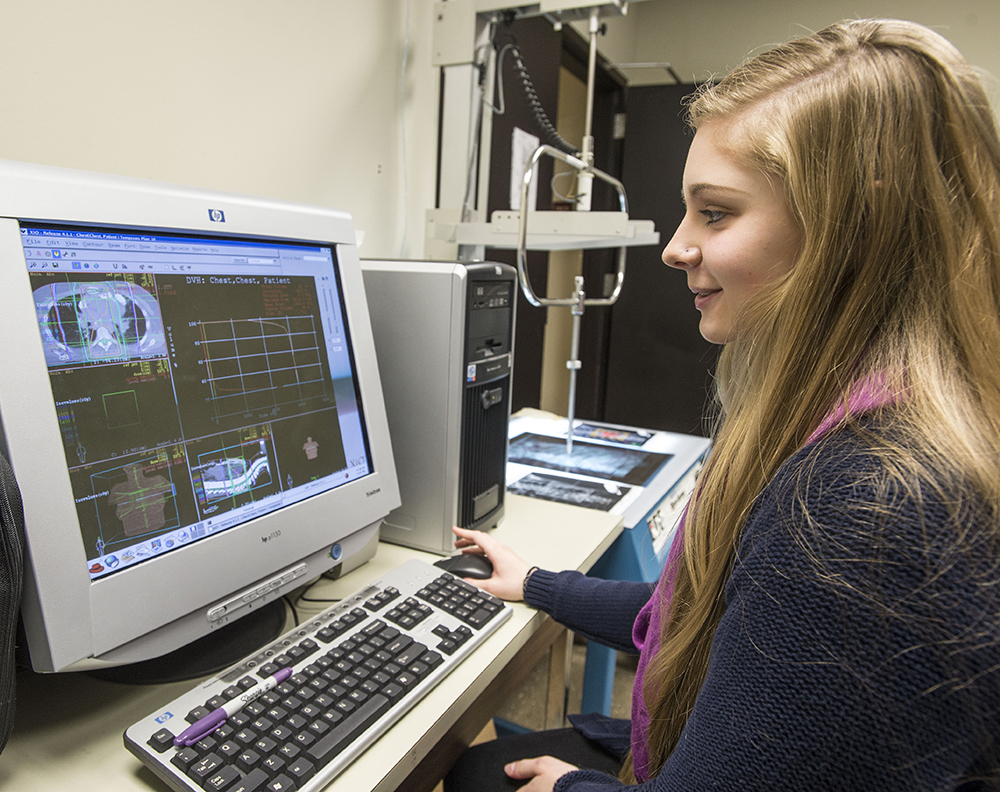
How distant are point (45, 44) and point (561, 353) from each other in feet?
9.82

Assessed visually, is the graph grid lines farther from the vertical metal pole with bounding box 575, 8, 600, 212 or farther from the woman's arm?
the vertical metal pole with bounding box 575, 8, 600, 212

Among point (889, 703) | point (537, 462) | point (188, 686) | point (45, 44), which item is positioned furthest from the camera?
point (537, 462)

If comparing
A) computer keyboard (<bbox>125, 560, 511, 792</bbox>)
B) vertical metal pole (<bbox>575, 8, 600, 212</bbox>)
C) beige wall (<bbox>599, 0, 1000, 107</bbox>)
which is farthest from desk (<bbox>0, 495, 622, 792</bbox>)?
beige wall (<bbox>599, 0, 1000, 107</bbox>)

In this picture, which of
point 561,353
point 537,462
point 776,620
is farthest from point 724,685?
point 561,353

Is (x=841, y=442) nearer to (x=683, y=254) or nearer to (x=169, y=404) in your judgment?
(x=683, y=254)

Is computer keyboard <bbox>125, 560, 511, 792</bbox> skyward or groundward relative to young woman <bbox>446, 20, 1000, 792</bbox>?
→ groundward

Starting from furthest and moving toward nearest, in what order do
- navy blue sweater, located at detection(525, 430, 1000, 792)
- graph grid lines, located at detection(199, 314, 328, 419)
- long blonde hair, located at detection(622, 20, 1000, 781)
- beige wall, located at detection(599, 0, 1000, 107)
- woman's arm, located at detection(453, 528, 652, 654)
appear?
1. beige wall, located at detection(599, 0, 1000, 107)
2. woman's arm, located at detection(453, 528, 652, 654)
3. graph grid lines, located at detection(199, 314, 328, 419)
4. long blonde hair, located at detection(622, 20, 1000, 781)
5. navy blue sweater, located at detection(525, 430, 1000, 792)

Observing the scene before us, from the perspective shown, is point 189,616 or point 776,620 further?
point 189,616

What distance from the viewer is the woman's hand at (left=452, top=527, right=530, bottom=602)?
845 millimetres

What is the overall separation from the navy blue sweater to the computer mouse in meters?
0.43

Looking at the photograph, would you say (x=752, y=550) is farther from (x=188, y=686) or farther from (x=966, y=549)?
(x=188, y=686)

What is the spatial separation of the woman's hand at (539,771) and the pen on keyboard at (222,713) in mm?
317

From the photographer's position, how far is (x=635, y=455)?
1517 millimetres

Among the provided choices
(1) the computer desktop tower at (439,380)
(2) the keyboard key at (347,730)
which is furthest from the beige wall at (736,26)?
(2) the keyboard key at (347,730)
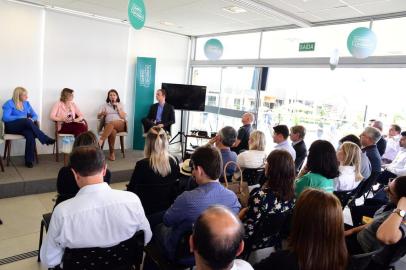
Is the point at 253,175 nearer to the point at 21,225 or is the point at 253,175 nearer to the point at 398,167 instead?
the point at 398,167

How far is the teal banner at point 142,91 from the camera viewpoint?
7.07 m

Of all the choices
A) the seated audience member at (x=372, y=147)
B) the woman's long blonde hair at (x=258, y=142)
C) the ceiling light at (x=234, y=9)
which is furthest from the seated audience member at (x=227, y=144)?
the ceiling light at (x=234, y=9)

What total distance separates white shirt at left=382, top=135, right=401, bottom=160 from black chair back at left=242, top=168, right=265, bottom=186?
9.69ft

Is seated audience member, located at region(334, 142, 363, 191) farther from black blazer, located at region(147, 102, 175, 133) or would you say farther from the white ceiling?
black blazer, located at region(147, 102, 175, 133)

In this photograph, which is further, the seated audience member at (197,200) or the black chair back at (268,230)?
the black chair back at (268,230)

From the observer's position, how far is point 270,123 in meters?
6.70

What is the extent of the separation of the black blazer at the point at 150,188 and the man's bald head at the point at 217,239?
148cm

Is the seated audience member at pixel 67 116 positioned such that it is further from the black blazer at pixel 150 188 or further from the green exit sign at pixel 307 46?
the green exit sign at pixel 307 46

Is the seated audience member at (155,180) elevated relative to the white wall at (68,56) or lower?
lower

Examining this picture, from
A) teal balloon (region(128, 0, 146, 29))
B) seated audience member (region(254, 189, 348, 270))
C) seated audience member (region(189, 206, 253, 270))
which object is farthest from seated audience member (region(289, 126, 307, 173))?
seated audience member (region(189, 206, 253, 270))

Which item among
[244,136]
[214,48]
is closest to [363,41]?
[244,136]

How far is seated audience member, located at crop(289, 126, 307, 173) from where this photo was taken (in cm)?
422

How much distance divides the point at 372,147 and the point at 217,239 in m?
3.64

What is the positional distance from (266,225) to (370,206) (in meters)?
1.68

::::::::::

#### Given request:
Reproduce the listing above with each "computer keyboard" replaced by "laptop keyboard", keeping everything else the same. Leave the pictures out.

#### Answer below:
How distant are point (45, 44) and point (561, 353) from each other in feet?
9.82

Assessed visually, is the graph grid lines farther from the vertical metal pole with bounding box 575, 8, 600, 212 or farther from the woman's arm?
the vertical metal pole with bounding box 575, 8, 600, 212

Among point (889, 703) | point (537, 462) | point (188, 686) | point (45, 44), which item is positioned furthest from the camera?
point (537, 462)

If comparing
A) laptop keyboard (<bbox>125, 560, 511, 792</bbox>)
B) vertical metal pole (<bbox>575, 8, 600, 212</bbox>)
C) beige wall (<bbox>599, 0, 1000, 107</bbox>)
which is farthest from desk (<bbox>0, 495, 622, 792</bbox>)?
beige wall (<bbox>599, 0, 1000, 107</bbox>)

In this picture, which of
point 561,353
point 537,462
point 776,620
is farthest from point 724,685?
point 561,353

Is (x=841, y=442) nearer to (x=683, y=254) or nearer to (x=169, y=404) in your judgment?
(x=683, y=254)

Is laptop keyboard <bbox>125, 560, 511, 792</bbox> skyward or groundward relative to young woman <bbox>446, 20, 1000, 792</bbox>?
→ groundward

Starting from furthest and moving toward nearest, in what order do
- navy blue sweater, located at detection(525, 430, 1000, 792)
- graph grid lines, located at detection(199, 314, 328, 419)
- long blonde hair, located at detection(622, 20, 1000, 781)
- beige wall, located at detection(599, 0, 1000, 107)
- woman's arm, located at detection(453, 528, 652, 654)
appear?
1. beige wall, located at detection(599, 0, 1000, 107)
2. woman's arm, located at detection(453, 528, 652, 654)
3. graph grid lines, located at detection(199, 314, 328, 419)
4. long blonde hair, located at detection(622, 20, 1000, 781)
5. navy blue sweater, located at detection(525, 430, 1000, 792)

Observing the scene before us, from the perspective shown, is point 189,616 or point 776,620 further?
point 189,616

What distance from the viewer is the woman's hand at (left=452, top=527, right=530, bottom=602)?
845 millimetres

What is the overall separation from the navy blue sweater to the computer mouse in meters?
0.43

Looking at the photograph, would you say (x=752, y=550) is farther from (x=188, y=686) or farther from (x=966, y=549)?
(x=188, y=686)

What is the spatial separation of the woman's hand at (539,771) and the pen on keyboard at (222,713) in mm?
317

From the photographer's position, how far is (x=635, y=455)?
1517 millimetres

Among the provided choices
(1) the computer desktop tower at (439,380)
(2) the keyboard key at (347,730)
which is furthest from the beige wall at (736,26)?
(2) the keyboard key at (347,730)
Is the point at 253,175 nearer to the point at 21,225 or is the point at 253,175 nearer to the point at 398,167 instead?
the point at 398,167

How far is the teal banner at point 142,91 from the camera viewpoint?
7.07 m

Of all the choices
A) the seated audience member at (x=372, y=147)
B) the woman's long blonde hair at (x=258, y=142)
C) the ceiling light at (x=234, y=9)
which is furthest from the seated audience member at (x=227, y=144)?
the ceiling light at (x=234, y=9)

What total distance separates white shirt at left=382, top=135, right=401, bottom=160 from black chair back at left=242, top=168, right=265, bottom=186?
9.69ft

Is seated audience member, located at region(334, 142, 363, 191) farther from black blazer, located at region(147, 102, 175, 133) or would you say farther from the white ceiling?
black blazer, located at region(147, 102, 175, 133)

In this photograph, which is further, the seated audience member at (197,200) or the black chair back at (268,230)?
the black chair back at (268,230)

From the observer's position, how far is point 270,123 in meters?
6.70

What is the extent of the separation of the black blazer at the point at 150,188 and the man's bald head at the point at 217,239?
148cm

Is the seated audience member at pixel 67 116 positioned such that it is further from the black blazer at pixel 150 188 or further from the green exit sign at pixel 307 46?
the green exit sign at pixel 307 46

Is the seated audience member at (155,180) elevated relative to the white wall at (68,56) or lower?
lower

Examining this picture, from
A) teal balloon (region(128, 0, 146, 29))
B) seated audience member (region(254, 189, 348, 270))
C) seated audience member (region(189, 206, 253, 270))
which object is farthest from seated audience member (region(289, 126, 307, 173))?
seated audience member (region(189, 206, 253, 270))

Which item among
[244,136]
[214,48]
is closest to [363,41]?
[244,136]

How far is seated audience member, located at crop(289, 126, 307, 173) from where this photo was taken (in cm)?
422

How much distance divides the point at 372,147 and the point at 217,239 in m?
3.64

What is the positional distance from (266,225) to (370,206) (in meters)?
1.68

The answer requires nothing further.